KRÓTKIE ZADANIE A
Przepisz wiernie z tekstu o Katarzynkach wszystko od słów „[...] stosowne będzie, by” aż po słowa „bazylice na Atocha[53].”.
KRÓTKIE ZADANIE B
Określ, czy każde z podanych stwierdzeń zgadza się z tekstem o Katarzynkach, odpowiadając „tak” lub „nie” i przytaczając dosłownie rozstrzygające słowa tekstu. (i) Katarzynka z 7 X 1931 wymienia jako cechy Opus Dei jedność, powszechność, porządek i organizację. (ii) Założyciel spełnił zapowiedź napisania Katarzynek ze wspomnieniami ze swojego życia. (iii) Obecna codzienna lektura Nowego Testamentu wymaga, by wszyscy członkowie czytali ten sam tekst.

Nie brakuje także chwil, kiedy w przypływie szczerości stawia samego siebie w kłopotliwej sytuacji, tak jak wtedy, gdy oświadcza: Któregoś dnia spróbuję napisać Katarzynki ze wspomnieniami z mego życia, w którym nie brak prawdziwych cudów[49] (oczywiście nigdy nie zdarzyło się, by dotrzymał tej nieprzemyślanej obietnicy).

***

Celami tych Katarzynek – podsumowuje założyciel Opus Dei w jednej z nich – są Dzieło i moja dusza[50]. Do Dzieła odnoszą się wizje założycielskie na temat jego zasadniczej istoty nadprzyrodzonej, na temat jego ducha, zasad zarządzania i organizacji. Inspiracje otrzymane przez założyciela na temat całości Dzieła były jakby macierzystymi ideami, z których wyprowadzał on sposoby, środki i rozwiązania praktyczne. Ogólny charakter ma np. Katarzynka z 7 X 1931, zapisana dokładnie w miesiąc po tym, jak Pan z pomocą pewnego głosu wewnętrznego potwierdził powszechność i ponadczasowość Dzieła:

Rozumiem, że cechami O. D. [Opus Dei] będą: jedność, powszechność, porządek i organizacja[51].

Od tych stwierdzeń ogólnych założyciel przechodził następnie do praktyki, do szczegółu, do konkretnej realizacji. Te wskazówki czy inicjatywy apostolskie kilka razy zostały wcielone w życie bez zmian w odpowiednim momencie, inne zostały uzupełnione czy poprawione, według tego, jak życzył sobie założyciel. Tak na przykład w jednej z Katarzynek z 1931 roku powiada on:

[...] stosowne będzie, by każdy z członków codziennie czytał, prywatnie, jeden rozdział Nowego Testamentu (każdy z nich ten sam codziennie)[52].

(Jako codzienna norma pobożności pozostała lektura Nowego Testamentu, ale nie obejmuje ona jednorodności ani długości czytanych tekstów).

Bardzo wyjątkowo sam Bóg osobiście wskazywał na te szczegóły, jak przekazuje nam Katarzynka z grudnia 1931:

Kiedy się spotykamy, aby mówić ex profeso o Dziele, zanim rozpoczniemy pogadankę, będziemy mówić: In nomine Patris et Filii et Spiritus Sancti. Amen. – Sancta Maria, sedes sapientiae. – Ora pro nobis*. – O to poprosił mnie Jezus tego ranka w bazylice na Atocha[53].

Jeśli nawet nie nazwiemy ich ściśle założycielskimi, znajdziemy w Zapiskach wewnętrznych wielką liczbę sugestii wszelkiego rodzaju, odnoszących się do pobożności, stroju, aktów liturgicznych i apostolstwa[54].

PRZEDSTAWIONE INFORMACJE
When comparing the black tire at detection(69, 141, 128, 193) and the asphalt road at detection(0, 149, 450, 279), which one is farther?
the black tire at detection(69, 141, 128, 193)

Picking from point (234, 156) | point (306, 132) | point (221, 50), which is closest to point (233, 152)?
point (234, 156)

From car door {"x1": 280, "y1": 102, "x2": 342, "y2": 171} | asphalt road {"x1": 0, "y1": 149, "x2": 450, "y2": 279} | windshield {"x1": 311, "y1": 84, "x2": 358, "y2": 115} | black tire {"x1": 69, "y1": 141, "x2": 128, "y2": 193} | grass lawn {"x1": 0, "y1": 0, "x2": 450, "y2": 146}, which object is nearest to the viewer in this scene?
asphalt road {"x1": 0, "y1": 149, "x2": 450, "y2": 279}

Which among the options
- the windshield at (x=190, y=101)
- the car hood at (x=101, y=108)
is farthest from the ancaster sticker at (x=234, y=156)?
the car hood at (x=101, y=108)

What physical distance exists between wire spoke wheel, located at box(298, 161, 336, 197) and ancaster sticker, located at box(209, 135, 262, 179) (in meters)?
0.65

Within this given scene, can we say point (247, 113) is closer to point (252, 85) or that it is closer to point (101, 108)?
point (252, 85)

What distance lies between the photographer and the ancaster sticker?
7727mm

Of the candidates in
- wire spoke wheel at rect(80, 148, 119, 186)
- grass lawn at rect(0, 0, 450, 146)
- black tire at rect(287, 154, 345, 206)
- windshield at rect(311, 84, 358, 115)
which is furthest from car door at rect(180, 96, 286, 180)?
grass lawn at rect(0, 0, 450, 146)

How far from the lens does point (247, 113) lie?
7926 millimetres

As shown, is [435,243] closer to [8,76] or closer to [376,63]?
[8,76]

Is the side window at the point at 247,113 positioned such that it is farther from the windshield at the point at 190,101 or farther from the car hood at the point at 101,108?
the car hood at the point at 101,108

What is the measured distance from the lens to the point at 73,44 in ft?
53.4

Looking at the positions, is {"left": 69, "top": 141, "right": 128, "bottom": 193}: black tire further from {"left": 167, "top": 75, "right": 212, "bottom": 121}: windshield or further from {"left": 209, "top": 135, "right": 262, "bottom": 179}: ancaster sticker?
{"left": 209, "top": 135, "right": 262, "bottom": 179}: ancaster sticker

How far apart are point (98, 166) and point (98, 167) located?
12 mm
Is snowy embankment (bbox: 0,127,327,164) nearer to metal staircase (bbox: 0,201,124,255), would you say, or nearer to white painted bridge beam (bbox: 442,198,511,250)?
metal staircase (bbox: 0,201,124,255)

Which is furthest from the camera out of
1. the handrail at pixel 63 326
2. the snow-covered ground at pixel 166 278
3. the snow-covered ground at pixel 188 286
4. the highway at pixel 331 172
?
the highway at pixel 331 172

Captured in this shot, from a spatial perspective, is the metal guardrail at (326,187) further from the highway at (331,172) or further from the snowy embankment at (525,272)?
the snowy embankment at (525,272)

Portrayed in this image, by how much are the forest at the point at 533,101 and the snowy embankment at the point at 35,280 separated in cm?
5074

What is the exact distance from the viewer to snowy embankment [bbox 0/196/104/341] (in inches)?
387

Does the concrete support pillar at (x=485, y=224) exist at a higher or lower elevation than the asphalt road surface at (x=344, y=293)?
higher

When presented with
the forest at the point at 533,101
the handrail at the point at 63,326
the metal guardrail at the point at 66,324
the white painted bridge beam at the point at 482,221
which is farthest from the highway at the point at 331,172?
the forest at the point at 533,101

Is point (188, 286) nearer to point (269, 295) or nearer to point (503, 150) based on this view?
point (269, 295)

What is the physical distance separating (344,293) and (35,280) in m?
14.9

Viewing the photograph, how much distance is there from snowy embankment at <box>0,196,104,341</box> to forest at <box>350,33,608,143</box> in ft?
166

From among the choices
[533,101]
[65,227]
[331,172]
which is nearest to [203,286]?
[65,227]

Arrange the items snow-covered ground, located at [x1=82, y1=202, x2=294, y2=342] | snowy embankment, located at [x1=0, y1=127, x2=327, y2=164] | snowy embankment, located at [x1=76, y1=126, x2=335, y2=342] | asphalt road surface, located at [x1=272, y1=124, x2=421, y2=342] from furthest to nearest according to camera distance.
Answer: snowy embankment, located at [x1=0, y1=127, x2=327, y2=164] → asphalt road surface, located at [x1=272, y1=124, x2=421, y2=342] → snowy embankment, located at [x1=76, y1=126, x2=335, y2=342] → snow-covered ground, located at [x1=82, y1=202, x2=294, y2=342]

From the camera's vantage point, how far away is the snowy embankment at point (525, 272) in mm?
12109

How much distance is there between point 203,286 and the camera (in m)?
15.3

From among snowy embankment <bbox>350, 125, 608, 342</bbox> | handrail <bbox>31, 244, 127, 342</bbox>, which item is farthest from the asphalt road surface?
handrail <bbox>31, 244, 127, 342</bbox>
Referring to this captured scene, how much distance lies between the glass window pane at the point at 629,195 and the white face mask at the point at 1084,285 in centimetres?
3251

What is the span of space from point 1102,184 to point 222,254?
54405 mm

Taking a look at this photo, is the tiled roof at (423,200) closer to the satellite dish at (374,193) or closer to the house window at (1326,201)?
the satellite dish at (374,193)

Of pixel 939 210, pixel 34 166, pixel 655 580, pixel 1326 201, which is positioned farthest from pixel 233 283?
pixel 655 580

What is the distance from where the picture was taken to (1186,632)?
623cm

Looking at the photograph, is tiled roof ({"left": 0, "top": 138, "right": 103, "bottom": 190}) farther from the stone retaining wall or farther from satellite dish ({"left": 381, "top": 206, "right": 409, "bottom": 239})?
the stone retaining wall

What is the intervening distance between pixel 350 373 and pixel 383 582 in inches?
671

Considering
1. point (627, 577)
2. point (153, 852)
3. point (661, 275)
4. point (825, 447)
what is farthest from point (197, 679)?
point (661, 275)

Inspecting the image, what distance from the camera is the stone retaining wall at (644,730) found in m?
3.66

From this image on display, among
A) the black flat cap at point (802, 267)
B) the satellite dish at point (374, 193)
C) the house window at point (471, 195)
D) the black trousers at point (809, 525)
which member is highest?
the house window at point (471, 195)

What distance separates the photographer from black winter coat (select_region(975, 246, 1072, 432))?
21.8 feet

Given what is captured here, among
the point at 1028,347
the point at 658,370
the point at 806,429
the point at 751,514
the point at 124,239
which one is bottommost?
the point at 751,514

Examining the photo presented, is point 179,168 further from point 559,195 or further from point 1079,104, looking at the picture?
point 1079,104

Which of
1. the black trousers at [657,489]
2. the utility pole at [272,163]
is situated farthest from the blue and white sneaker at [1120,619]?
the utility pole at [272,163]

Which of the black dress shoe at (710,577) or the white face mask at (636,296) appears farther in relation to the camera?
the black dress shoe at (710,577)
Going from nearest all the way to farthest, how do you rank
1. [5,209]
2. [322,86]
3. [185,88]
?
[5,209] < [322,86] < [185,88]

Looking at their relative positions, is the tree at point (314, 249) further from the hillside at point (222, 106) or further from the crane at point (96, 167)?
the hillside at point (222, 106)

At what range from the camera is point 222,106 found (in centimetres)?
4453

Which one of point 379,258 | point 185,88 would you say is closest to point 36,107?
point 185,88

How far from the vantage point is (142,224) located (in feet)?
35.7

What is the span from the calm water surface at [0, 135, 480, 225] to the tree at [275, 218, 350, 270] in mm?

PEŁNA ODPOWIEDŹ A
[...] stosowne będzie, by każdy z członków codziennie czytał, prywatnie, jeden rozdział Nowego Testamentu (każdy z nich ten sam codziennie)[52].

(Jako codzienna norma pobożności pozostała lektura Nowego Testamentu, ale nie obejmuje ona jednorodności ani długości czytanych tekstów).

Bardzo wyjątkowo sam Bóg osobiście wskazywał na te szczegóły, jak przekazuje nam Katarzynka z grudnia 1931:

Kiedy się spotykamy, aby mówić ex profeso o Dziele, zanim rozpoczniemy pogadankę, będziemy mówić: In nomine Patris et Filii et Spiritus Sancti. Amen. – Sancta Maria, sedes sapientiae. – Ora pro nobis*. – O to poprosił mnie Jezus tego ranka w bazylice na Atocha[53].

PEŁNA ODPOWIEDŹ B
(i) Tak: „Rozumiem, że cechami O. D. [Opus Dei] będą: jedność, powszechność, porządek i organizacja”.
(ii) Nie: „oczywiście nigdy nie zdarzyło się, by dotrzymał tej nieprzemyślanej obietnicy”.
(iii) Nie: „ale nie obejmuje ona jednorodności ani długości czytanych tekstów”.